Task prompt:
The line containing "Infected red blood cells: (778, 385, 850, 461)" marks the end; copy exactly all lines from the start of the material up to and including it.

Records provided:
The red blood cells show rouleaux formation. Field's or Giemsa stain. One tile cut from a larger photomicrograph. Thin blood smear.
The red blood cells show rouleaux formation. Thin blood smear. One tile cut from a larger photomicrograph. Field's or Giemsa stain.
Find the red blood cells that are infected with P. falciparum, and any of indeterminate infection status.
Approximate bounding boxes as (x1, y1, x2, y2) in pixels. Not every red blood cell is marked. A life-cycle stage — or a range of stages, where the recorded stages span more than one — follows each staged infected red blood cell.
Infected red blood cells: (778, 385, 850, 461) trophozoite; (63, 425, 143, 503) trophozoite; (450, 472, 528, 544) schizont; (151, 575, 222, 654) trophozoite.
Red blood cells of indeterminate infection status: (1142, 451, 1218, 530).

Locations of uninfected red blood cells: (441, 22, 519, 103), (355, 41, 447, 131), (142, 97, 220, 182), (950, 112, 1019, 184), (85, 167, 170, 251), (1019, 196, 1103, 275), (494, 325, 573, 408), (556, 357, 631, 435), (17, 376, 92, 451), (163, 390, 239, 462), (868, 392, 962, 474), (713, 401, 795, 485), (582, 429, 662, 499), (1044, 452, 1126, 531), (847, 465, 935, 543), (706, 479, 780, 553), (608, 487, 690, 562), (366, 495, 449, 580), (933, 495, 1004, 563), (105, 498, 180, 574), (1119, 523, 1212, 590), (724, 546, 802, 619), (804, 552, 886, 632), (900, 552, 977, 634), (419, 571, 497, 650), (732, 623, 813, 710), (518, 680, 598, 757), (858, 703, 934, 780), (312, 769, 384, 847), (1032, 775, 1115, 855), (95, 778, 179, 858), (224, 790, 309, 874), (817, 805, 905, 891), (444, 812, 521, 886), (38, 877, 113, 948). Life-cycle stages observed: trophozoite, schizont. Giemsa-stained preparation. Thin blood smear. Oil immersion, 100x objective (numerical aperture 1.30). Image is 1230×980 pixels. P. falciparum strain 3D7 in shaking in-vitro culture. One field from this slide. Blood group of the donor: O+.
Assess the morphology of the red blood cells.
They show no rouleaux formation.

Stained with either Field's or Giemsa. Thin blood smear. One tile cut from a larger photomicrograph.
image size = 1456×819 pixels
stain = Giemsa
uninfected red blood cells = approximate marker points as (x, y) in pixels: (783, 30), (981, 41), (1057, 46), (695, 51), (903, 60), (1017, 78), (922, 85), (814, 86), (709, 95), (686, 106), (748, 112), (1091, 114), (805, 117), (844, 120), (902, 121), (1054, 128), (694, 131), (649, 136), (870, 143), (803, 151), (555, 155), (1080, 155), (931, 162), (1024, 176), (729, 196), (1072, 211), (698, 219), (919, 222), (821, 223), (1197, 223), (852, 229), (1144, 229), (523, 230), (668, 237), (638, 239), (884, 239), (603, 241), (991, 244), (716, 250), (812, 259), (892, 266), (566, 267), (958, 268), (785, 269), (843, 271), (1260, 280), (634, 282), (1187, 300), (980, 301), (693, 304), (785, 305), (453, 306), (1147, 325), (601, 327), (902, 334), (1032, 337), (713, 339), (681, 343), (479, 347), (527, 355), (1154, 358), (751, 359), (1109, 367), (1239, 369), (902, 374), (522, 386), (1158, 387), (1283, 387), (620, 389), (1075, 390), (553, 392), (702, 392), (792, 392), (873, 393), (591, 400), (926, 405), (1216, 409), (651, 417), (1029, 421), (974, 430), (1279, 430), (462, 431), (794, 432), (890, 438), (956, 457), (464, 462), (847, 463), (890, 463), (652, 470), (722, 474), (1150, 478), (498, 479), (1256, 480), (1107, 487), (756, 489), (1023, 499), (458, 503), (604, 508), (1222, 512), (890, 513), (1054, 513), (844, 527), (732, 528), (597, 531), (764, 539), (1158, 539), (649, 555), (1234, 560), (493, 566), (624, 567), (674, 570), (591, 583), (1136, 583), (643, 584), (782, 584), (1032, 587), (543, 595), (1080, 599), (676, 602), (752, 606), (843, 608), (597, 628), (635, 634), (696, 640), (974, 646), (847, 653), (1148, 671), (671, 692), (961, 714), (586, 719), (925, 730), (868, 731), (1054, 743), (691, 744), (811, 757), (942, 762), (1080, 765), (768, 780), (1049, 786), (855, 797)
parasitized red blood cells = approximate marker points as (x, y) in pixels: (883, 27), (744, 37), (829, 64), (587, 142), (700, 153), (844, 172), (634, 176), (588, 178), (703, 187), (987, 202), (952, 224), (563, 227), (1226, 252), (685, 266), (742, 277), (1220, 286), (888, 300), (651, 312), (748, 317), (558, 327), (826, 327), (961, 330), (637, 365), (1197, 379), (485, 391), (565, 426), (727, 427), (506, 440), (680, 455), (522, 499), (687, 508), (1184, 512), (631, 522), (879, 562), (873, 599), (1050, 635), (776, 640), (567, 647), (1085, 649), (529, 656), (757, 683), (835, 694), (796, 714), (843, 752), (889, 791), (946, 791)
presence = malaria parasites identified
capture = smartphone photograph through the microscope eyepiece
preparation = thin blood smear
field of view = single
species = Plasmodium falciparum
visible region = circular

Worked solution:
The red blood cells show rouleaux formation. Field's or Giemsa stain. One tile cut from a larger photomicrograph. Thin blood smear.
The red blood cells show rouleaux formation. Thin blood smear. One tile cut from a larger photomicrograph. Field's or Giemsa stain.
Find the red blood cells that are infected with P. falciparum, and any of indeterminate infection status.
Approximate bounding boxes as (x1, y1, x2, y2) in pixels. Not every red blood cell is marked. A life-cycle stage — or a range of stages, where the recorded stages span more than one — follows each staged infected red blood cell.
Infected red blood cells: (778, 385, 850, 461) trophozoite; (63, 425, 143, 503) trophozoite; (450, 472, 528, 544) schizont; (151, 575, 222, 654) trophozoite.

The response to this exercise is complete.